The Blitz was a massive bombing of Britain during World War II. A major concern of the British government was whether or not the Nazi bombs were precise weapons. If the bombs were guided their policies to protect people in the cities would have to be different. The analysts knew that if the bombing were random the distribution of bombs would have to follow an approximately Poisson distribution.

We can simulate a bombing campaign pretty easily by creating a large number of random coordinates to represent for each hit. The city is ten kilometers by ten kilometers.

set.seed(10201)
x <- runif(300,0,10)
y <- runif(300,0,10)
xy <- data.frame(x,y)

And what does this attack look like? We’ll plot each point and overlay a 10×10 grid.

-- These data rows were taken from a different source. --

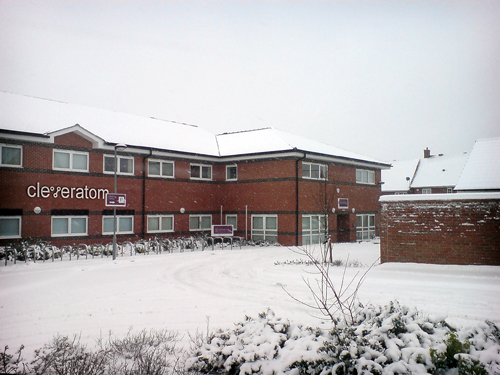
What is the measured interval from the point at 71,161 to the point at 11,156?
254 centimetres

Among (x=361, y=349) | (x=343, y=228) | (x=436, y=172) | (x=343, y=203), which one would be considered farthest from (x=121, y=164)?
(x=436, y=172)

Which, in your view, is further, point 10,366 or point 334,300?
point 334,300

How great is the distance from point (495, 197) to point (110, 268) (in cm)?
1217

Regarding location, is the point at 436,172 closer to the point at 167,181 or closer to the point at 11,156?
the point at 167,181

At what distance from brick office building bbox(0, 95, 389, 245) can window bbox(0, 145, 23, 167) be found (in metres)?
0.04

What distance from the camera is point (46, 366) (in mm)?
4934

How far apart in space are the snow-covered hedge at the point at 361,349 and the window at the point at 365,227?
922 inches

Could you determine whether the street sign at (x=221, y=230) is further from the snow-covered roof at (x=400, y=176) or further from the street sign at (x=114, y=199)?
the snow-covered roof at (x=400, y=176)

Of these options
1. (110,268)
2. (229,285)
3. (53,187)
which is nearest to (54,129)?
(53,187)

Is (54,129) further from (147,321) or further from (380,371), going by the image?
(380,371)

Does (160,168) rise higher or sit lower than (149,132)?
lower

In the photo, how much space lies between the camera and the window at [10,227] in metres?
17.0

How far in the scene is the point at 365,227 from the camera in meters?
29.0

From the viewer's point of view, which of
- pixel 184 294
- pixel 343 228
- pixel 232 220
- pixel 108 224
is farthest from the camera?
pixel 343 228
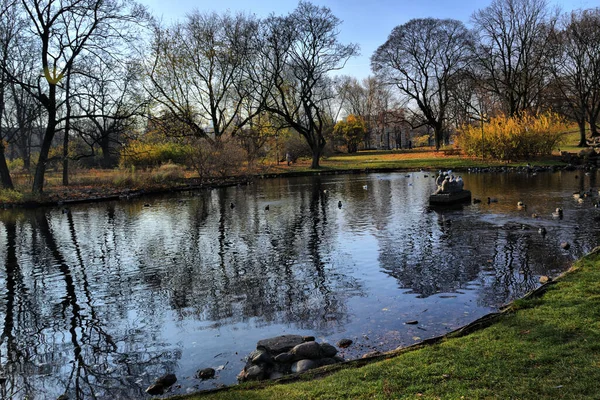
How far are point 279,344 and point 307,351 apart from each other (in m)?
0.43

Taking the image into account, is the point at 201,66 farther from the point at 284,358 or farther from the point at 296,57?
the point at 284,358

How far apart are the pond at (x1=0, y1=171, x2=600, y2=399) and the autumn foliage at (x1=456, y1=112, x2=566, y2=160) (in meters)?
22.6

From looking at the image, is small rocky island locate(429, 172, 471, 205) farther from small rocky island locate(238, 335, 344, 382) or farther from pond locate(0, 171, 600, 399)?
small rocky island locate(238, 335, 344, 382)

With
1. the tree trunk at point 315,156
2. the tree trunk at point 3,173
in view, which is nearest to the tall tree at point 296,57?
the tree trunk at point 315,156

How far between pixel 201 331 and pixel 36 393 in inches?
Answer: 89.5

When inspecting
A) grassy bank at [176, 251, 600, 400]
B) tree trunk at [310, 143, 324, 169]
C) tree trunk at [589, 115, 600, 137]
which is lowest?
grassy bank at [176, 251, 600, 400]

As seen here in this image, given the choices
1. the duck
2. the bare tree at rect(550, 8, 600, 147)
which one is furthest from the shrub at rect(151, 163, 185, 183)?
the bare tree at rect(550, 8, 600, 147)

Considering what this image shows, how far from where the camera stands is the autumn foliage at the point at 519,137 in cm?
3850

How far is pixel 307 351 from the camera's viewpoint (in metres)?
5.61

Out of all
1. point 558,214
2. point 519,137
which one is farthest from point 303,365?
point 519,137

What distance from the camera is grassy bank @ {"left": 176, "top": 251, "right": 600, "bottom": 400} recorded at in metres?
3.95

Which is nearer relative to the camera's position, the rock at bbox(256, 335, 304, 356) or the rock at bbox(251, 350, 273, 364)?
the rock at bbox(251, 350, 273, 364)

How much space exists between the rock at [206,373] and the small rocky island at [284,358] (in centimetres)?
40

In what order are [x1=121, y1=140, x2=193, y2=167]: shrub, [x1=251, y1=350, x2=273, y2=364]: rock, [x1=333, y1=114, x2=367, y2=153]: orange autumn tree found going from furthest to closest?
[x1=333, y1=114, x2=367, y2=153]: orange autumn tree → [x1=121, y1=140, x2=193, y2=167]: shrub → [x1=251, y1=350, x2=273, y2=364]: rock
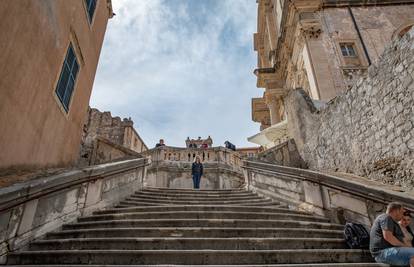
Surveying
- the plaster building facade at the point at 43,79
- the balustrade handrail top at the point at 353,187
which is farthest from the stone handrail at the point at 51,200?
the balustrade handrail top at the point at 353,187

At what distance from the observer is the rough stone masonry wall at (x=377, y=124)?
4691 mm

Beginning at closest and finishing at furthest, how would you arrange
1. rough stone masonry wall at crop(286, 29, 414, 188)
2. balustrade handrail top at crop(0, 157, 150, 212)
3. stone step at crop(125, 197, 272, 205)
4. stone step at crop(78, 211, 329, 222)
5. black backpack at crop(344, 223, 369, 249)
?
balustrade handrail top at crop(0, 157, 150, 212) < black backpack at crop(344, 223, 369, 249) < rough stone masonry wall at crop(286, 29, 414, 188) < stone step at crop(78, 211, 329, 222) < stone step at crop(125, 197, 272, 205)

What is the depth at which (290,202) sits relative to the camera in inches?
237

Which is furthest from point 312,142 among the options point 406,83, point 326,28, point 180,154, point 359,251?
point 326,28

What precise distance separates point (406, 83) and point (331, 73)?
934 centimetres

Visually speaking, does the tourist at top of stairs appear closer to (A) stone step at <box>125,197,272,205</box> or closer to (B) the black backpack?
(B) the black backpack

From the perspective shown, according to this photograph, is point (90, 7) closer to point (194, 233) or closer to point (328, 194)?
point (194, 233)

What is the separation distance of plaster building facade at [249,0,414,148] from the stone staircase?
27.9 feet

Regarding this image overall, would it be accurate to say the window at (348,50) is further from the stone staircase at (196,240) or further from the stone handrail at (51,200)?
the stone handrail at (51,200)

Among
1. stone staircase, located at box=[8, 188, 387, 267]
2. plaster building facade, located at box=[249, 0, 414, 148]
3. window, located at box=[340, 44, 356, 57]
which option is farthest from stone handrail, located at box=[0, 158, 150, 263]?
window, located at box=[340, 44, 356, 57]

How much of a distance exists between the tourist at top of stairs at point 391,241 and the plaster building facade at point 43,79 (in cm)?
639

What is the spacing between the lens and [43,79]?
586 centimetres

p <- ggplot(xy,aes(x=x,y=y))
p + geom_point(size=2.5,color='red') +
	geom_hline(yintercept=0:10) +
	geom_vline(xintercept=0:10) +
	scale_x_continuous(minor_breaks=NULL,breaks=NULL) +
	scale_y_continuous(minor_breaks=NULL,breaks=NULL) +
	coord_cartesian(xlim=c(0,10),ylim=c(0,10))

During the Blitz each square had to be counted up by hand. We can do a little better. The cut() function divides up the data into one hundred sections then we rename them into something easier to read.

xx <- cut(x,10)
yy <- cut(y,10)
levels(xx) <- 1:10
levels(yy) <- 1:10

A contingency table tells now tells us how many bombs landed in each square. As a dataframe its easier to work with. Making a plot to see how often each number of its came up is then very simple.

fr <- data.frame(table(xx,yy))
plot(table(fr$Freq))

It isn’t a perfect, fit, of course, but as we discussed about the philosophy of statistics we do not expect perfection. The trend is one that clearly approximates the Poisson distribution.